## [What you will do]
Begin at the first line below and copy each line exactly, ending with the line where "scientific name: Antidorcas marsupialis" appears.

=== Section Start ===

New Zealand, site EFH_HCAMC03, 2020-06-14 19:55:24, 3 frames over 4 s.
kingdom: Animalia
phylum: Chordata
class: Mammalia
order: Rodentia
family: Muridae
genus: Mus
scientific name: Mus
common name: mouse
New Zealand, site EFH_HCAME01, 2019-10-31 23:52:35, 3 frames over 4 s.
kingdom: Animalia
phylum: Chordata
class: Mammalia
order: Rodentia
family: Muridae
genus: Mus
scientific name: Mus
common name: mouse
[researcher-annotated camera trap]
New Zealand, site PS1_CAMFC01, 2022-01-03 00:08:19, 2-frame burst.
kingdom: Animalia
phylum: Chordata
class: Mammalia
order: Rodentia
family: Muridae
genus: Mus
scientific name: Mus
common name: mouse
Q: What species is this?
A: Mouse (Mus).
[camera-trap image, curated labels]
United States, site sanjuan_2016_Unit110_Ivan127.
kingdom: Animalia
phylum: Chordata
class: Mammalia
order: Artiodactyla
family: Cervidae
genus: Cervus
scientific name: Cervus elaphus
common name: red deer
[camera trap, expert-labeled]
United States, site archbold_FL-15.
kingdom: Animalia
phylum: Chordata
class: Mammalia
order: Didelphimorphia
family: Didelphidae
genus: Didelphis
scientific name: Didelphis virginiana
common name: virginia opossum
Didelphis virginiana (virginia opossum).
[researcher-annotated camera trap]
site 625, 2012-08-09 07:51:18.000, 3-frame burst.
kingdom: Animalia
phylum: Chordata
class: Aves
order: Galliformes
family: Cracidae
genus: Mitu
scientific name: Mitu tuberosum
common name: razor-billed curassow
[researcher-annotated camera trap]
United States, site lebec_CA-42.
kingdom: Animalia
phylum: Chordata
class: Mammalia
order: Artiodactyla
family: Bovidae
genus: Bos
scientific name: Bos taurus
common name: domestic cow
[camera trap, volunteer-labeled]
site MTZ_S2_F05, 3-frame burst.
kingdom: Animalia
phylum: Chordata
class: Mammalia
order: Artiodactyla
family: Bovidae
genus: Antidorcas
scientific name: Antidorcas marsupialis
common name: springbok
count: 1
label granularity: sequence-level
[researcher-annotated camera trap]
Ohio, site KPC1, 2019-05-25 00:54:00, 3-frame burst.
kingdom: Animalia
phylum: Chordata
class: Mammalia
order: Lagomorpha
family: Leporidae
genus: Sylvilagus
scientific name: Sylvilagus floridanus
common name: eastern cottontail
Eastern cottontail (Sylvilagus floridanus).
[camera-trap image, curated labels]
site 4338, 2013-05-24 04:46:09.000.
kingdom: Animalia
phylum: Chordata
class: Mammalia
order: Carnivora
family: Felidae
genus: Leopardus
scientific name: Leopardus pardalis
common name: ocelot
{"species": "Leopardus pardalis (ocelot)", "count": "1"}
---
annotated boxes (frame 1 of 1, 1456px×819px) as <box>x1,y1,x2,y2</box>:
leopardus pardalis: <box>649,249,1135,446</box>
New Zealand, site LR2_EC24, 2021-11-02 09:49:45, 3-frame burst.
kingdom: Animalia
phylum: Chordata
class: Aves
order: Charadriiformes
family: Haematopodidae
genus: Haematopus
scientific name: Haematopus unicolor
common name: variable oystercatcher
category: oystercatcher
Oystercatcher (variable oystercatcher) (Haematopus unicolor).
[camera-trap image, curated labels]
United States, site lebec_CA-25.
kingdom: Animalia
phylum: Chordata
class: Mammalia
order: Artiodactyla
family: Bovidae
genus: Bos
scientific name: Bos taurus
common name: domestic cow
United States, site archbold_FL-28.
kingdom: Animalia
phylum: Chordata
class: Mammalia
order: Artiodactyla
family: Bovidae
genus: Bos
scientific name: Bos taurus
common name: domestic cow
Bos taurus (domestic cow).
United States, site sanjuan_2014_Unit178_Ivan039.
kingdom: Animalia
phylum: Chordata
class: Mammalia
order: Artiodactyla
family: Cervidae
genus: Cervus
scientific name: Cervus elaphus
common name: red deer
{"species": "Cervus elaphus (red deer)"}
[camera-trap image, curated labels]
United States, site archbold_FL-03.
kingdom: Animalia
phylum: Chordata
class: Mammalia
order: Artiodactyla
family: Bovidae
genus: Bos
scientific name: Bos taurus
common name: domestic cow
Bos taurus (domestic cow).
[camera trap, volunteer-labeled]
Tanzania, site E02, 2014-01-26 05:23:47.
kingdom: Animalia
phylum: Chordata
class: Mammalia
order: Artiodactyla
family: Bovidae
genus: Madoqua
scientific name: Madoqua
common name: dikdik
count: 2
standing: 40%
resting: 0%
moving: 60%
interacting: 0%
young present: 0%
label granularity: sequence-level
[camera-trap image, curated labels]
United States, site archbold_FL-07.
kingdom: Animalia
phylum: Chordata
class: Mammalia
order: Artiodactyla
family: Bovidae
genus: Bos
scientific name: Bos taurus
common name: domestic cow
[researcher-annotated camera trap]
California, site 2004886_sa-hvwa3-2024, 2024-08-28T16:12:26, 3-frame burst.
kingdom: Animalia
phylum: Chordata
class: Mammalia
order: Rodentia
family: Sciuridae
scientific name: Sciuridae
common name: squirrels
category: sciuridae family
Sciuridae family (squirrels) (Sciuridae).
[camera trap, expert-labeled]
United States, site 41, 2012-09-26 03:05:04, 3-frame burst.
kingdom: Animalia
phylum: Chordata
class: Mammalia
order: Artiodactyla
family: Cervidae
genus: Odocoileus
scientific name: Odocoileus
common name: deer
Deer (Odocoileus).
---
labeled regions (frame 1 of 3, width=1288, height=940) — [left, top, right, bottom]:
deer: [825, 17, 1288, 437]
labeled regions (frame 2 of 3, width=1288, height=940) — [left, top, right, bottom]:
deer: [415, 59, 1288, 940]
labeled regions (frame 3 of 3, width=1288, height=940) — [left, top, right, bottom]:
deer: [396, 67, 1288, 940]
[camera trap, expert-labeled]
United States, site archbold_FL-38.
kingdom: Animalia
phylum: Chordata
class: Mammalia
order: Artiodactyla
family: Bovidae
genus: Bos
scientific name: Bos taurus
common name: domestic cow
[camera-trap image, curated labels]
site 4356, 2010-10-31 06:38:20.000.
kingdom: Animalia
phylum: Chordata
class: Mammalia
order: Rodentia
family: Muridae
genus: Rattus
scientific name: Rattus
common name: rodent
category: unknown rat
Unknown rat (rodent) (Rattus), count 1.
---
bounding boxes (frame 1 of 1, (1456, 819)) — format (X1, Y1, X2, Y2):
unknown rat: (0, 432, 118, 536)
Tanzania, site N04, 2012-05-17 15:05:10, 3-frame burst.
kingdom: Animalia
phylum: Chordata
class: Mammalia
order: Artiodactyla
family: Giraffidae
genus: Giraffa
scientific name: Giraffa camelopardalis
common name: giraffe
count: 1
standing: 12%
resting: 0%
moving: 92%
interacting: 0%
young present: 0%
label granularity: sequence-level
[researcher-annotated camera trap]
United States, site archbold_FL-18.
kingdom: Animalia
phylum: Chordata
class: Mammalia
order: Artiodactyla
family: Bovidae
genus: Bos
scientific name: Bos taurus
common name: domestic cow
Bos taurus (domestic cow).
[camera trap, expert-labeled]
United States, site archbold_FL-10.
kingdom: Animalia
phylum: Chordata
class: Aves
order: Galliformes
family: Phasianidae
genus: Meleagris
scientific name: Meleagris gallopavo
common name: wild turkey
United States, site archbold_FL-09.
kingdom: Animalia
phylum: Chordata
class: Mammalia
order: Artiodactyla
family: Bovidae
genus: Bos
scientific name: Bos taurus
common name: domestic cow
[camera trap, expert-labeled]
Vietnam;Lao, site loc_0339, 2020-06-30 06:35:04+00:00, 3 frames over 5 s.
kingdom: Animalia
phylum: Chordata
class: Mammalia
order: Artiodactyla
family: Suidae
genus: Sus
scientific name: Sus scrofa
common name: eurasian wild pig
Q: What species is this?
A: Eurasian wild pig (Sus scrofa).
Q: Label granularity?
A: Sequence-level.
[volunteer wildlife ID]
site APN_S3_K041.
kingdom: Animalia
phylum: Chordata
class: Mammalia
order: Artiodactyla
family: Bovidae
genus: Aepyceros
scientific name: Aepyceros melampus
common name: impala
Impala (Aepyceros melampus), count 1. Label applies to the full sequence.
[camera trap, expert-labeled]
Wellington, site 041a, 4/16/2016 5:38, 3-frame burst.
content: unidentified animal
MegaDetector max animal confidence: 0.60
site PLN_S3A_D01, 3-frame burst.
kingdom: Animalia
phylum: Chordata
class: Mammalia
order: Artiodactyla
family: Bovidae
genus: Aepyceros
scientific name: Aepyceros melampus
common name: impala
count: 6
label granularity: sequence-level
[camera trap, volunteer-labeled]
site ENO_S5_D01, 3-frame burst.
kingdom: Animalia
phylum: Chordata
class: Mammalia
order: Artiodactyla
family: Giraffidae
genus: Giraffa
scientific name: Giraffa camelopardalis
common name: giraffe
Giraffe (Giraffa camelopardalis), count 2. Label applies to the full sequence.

=== Section End ===

## [Solution below]
New Zealand, site EFH_HCAMC03, 2020-06-14 19:55:24, 3 frames over 4 s.
kingdom: Animalia
phylum: Chordata
class: Mammalia
order: Rodentia
family: Muridae
genus: Mus
scientific name: Mus
common name: mouse
New Zealand, site EFH_HCAME01, 2019-10-31 23:52:35, 3 frames over 4 s.
kingdom: Animalia
phylum: Chordata
class: Mammalia
order: Rodentia
family: Muridae
genus: Mus
scientific name: Mus
common name: mouse
[researcher-annotated camera trap]
New Zealand, site PS1_CAMFC01, 2022-01-03 00:08:19, 2-frame burst.
kingdom: Animalia
phylum: Chordata
class: Mammalia
order: Rodentia
family: Muridae
genus: Mus
scientific name: Mus
common name: mouse
Q: What species is this?
A: Mouse (Mus).
[camera-trap image, curated labels]
United States, site sanjuan_2016_Unit110_Ivan127.
kingdom: Animalia
phylum: Chordata
class: Mammalia
order: Artiodactyla
family: Cervidae
genus: Cervus
scientific name: Cervus elaphus
common name: red deer
[camera trap, expert-labeled]
United States, site archbold_FL-15.
kingdom: Animalia
phylum: Chordata
class: Mammalia
order: Didelphimorphia
family: Didelphidae
genus: Didelphis
scientific name: Didelphis virginiana
common name: virginia opossum
Didelphis virginiana (virginia opossum).
[researcher-annotated camera trap]
site 625, 2012-08-09 07:51:18.000, 3-frame burst.
kingdom: Animalia
phylum: Chordata
class: Aves
order: Galliformes
family: Cracidae
genus: Mitu
scientific name: Mitu tuberosum
common name: razor-billed curassow
[researcher-annotated camera trap]
United States, site lebec_CA-42.
kingdom: Animalia
phylum: Chordata
class: Mammalia
order: Artiodactyla
family: Bovidae
genus: Bos
scientific name: Bos taurus
common name: domestic cow
[camera trap, volunteer-labeled]
site MTZ_S2_F05, 3-frame burst.
kingdom: Animalia
phylum: Chordata
class: Mammalia
order: Artiodactyla
family: Bovidae
genus: Antidorcas
scientific name: Antidorcas marsupialis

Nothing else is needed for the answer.